In any case, it is the body whose mission is to ensure global security and promote human rights. In this sense, the United Nations' relationship with Iran provokes at least astonishment and, at the extreme, outrage among those who have been the target of the theocratic regime's atrocities and those who fight against them.
After moral police killed Mahsa Amini in September 2022 for improperly wearing the veil, the wave of protests sweeping the country was suppressed, with thousands arrested and hundreds killed. To investigate violations, the United Nations set up an independent factfinding mission, which Iran rejected.
The mission found several human rights violations. The UN special rapporteur on Iran, Javaid Rehman, said the government's actions could be classified as crimes against humanity.
A year later, who was appointed chair of the body's Human Rights Council Social Forum?
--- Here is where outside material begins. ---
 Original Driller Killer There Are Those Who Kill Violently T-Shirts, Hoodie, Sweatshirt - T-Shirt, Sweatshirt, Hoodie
Iran. Yes, that sounds like a joke.
And it doesn't stop there. The country is also known to support terrorist groups such as Lebanon's Hezbollah and the Palestinian Hamas, as well as rebels such as the Houthis in Yemen, with arms supplies. The director of the United Nations' International Atomic Energy Agency says Iran's escalation of uranium enrichment, which has exceeded limits set by a 2015 deal by 15 times, is reckless. There is a risk that Tehran would be able to produce a nuclear bomb.
What is the UN doing? Allows Iran to chair the Conference on Disarmament between March and May this year.
It would be funny if it weren't tragic. By putting the fox in charge of the chicken coop, the UN is demeaning the suffering of Iranian women and their own mission, and symbolically supporting a murderous theocracy.